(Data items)
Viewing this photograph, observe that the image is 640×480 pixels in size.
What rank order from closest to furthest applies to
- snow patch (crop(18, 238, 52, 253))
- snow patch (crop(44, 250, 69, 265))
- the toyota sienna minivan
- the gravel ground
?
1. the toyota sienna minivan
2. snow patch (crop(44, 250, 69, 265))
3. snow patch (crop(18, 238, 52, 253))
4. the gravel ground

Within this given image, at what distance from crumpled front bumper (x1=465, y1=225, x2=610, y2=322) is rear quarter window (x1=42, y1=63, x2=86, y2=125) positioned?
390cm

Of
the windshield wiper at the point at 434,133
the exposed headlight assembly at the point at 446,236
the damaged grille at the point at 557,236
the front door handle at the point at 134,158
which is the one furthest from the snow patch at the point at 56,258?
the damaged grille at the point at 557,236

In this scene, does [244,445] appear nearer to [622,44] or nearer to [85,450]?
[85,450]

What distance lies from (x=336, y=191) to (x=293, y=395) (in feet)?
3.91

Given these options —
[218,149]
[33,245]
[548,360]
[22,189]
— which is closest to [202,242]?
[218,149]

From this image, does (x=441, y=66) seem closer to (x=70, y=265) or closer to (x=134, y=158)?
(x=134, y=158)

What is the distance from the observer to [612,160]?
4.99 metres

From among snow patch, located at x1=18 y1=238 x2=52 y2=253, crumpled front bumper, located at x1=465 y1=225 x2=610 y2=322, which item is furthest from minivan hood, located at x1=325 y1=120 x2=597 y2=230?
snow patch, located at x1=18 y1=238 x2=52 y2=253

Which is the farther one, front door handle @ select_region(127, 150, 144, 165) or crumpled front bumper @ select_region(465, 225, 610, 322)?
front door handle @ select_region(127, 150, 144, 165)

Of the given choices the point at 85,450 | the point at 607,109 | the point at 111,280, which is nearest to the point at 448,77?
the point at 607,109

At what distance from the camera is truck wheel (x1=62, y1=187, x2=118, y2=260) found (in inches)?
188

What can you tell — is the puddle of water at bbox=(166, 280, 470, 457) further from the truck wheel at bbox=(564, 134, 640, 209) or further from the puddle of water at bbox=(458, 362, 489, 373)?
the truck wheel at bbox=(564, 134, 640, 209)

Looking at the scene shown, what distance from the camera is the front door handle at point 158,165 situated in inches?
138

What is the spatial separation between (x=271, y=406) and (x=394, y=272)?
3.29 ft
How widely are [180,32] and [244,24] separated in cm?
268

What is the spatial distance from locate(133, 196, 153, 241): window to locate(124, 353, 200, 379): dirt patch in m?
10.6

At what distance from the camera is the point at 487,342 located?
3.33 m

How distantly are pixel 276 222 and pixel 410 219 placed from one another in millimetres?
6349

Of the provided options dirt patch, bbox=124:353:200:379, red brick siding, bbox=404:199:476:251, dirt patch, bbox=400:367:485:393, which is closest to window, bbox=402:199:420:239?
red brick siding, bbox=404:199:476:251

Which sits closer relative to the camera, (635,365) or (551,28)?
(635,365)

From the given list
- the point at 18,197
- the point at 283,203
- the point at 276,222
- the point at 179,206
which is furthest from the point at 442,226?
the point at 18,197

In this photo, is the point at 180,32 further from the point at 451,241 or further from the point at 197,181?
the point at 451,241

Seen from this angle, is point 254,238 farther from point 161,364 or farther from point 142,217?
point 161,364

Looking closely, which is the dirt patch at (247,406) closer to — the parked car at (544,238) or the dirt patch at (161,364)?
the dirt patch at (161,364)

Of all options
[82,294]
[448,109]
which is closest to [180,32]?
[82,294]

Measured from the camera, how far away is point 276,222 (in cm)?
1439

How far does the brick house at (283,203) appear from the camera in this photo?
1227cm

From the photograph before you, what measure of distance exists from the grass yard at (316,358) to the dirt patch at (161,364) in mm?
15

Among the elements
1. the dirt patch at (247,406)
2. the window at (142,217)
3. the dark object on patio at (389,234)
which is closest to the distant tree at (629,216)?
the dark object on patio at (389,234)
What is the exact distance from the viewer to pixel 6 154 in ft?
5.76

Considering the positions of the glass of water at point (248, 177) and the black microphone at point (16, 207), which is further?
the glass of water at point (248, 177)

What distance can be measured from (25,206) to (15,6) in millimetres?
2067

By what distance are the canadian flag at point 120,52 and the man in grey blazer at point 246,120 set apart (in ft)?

What is being asked =>
Change "millimetres" to "millimeters" throughout the lines beginning with the one that contains "What is the spatial distance" and continuing through the end of the records. Reproduce only those lines, leaving everything else unchanged.

Result for this exercise =>
What is the spatial distance from locate(133, 196, 153, 241): window to locate(124, 353, 200, 379): dirt patch in m?
10.6

At what distance from the camera is the point at 487,342 located?
3.33 m

How distantly are pixel 276 222 and pixel 410 219 placed from one another in millimeters?
6349

Of the provided options dirt patch, bbox=124:353:200:379, red brick siding, bbox=404:199:476:251, dirt patch, bbox=400:367:485:393, which is closest to window, bbox=402:199:420:239?
red brick siding, bbox=404:199:476:251

Which sits closer relative to the camera, (635,365) or (551,28)?
(635,365)

From the given list
- the point at 18,197
- the point at 283,203
- the point at 276,222
- the point at 179,206
which is furthest from the point at 442,226?
the point at 18,197

In this photo, is the point at 180,32 further from the point at 451,241 or further from the point at 197,181?
the point at 451,241

Seen from this angle, is point 254,238 farther from point 161,364 or farther from point 142,217?
point 161,364

Looking closely, which is the dirt patch at (247,406) closer to — the parked car at (544,238) or the dirt patch at (161,364)?
the dirt patch at (161,364)

Of all options
[82,294]
[448,109]
which is closest to [180,32]?
[82,294]

Measured from the camera, how far away is point 276,222 (in cm)?
1439

How far does the brick house at (283,203) appear from the camera in this photo?
1227cm

From the photograph before you, what measure of distance exists from the grass yard at (316,358) to the dirt patch at (161,364) in mm?
15

Among the elements
1. the dirt patch at (247,406)
2. the window at (142,217)
3. the dark object on patio at (389,234)
which is closest to the distant tree at (629,216)?
the dark object on patio at (389,234)
What is the exact distance from the viewer to pixel 6 154 in ft?
5.76

Considering the positions of the glass of water at point (248, 177) and the black microphone at point (16, 207), which is further?
the glass of water at point (248, 177)

What distance can be measured from (25,206) to (15,6) in millimeters?
2067

By what distance are the canadian flag at point 120,52 and the man in grey blazer at point 246,120 set apart (in ft)?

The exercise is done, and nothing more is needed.